Records for the task: Begin
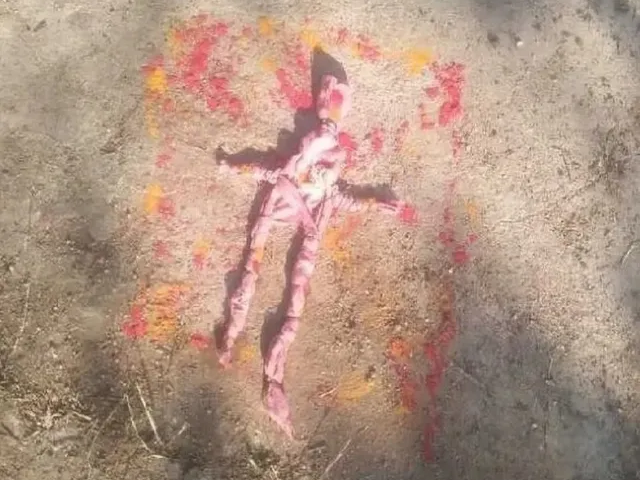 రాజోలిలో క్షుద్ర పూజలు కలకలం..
Records for the task: End
Records for the task: Begin
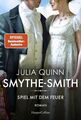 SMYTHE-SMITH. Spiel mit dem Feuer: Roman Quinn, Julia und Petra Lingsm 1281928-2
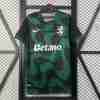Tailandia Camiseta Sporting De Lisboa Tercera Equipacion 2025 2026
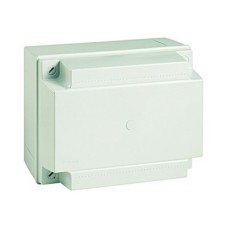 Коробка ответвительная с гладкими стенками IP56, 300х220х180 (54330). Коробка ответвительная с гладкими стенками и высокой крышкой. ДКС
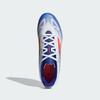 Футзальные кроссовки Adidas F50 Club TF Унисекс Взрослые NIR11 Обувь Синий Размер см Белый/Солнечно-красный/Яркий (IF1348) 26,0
Records for the task: End
Records for the task: Begin
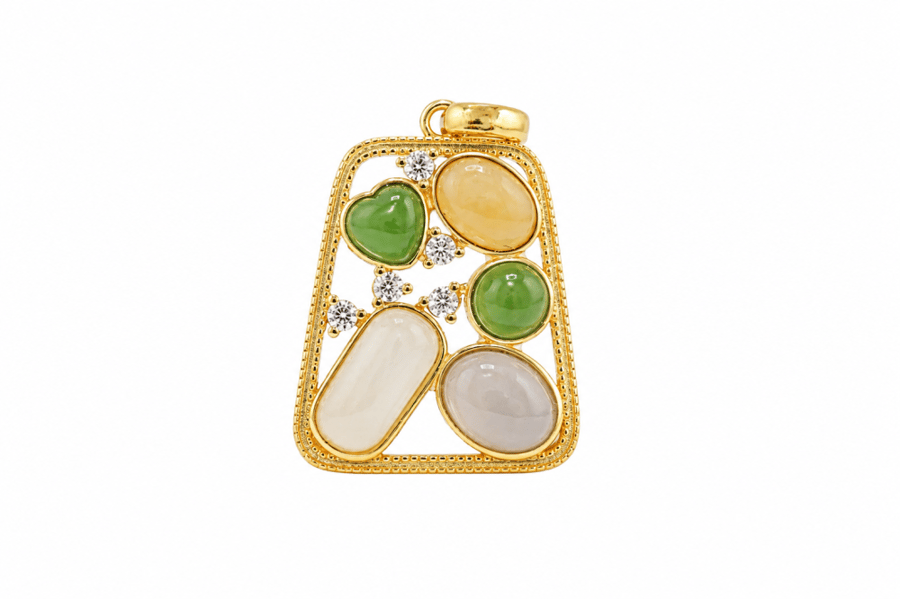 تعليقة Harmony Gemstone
Records for the task: End
:: Aim of the task ::
Give as a JSON list of strings the records beginning at the line that contains "SMYTHE-SMITH. Spiel mit" and stopping after the line that contains "Футзальные кроссовки Adidas", one string per line with blank lines left out. Leave the pictures out of your answer.

:: Output of the task ::
[
  " SMYTHE-SMITH. Spiel mit dem Feuer: Roman Quinn, Julia und Petra Lingsm 1281928-2",
  "Tailandia Camiseta Sporting De Lisboa Tercera Equipacion 2025 2026",
  " Коробка ответвительная с гладкими стенками IP56, 300х220х180 (54330). Коробка ответвительная с гладкими стенками и высокой крышкой. ДКС",
  " Футзальные кроссовки Adidas F50 Club TF Унисекс Взрослые NIR11 Обувь Синий Размер см Белый/Солнечно-красный/Яркий (IF1348) 26,0"
]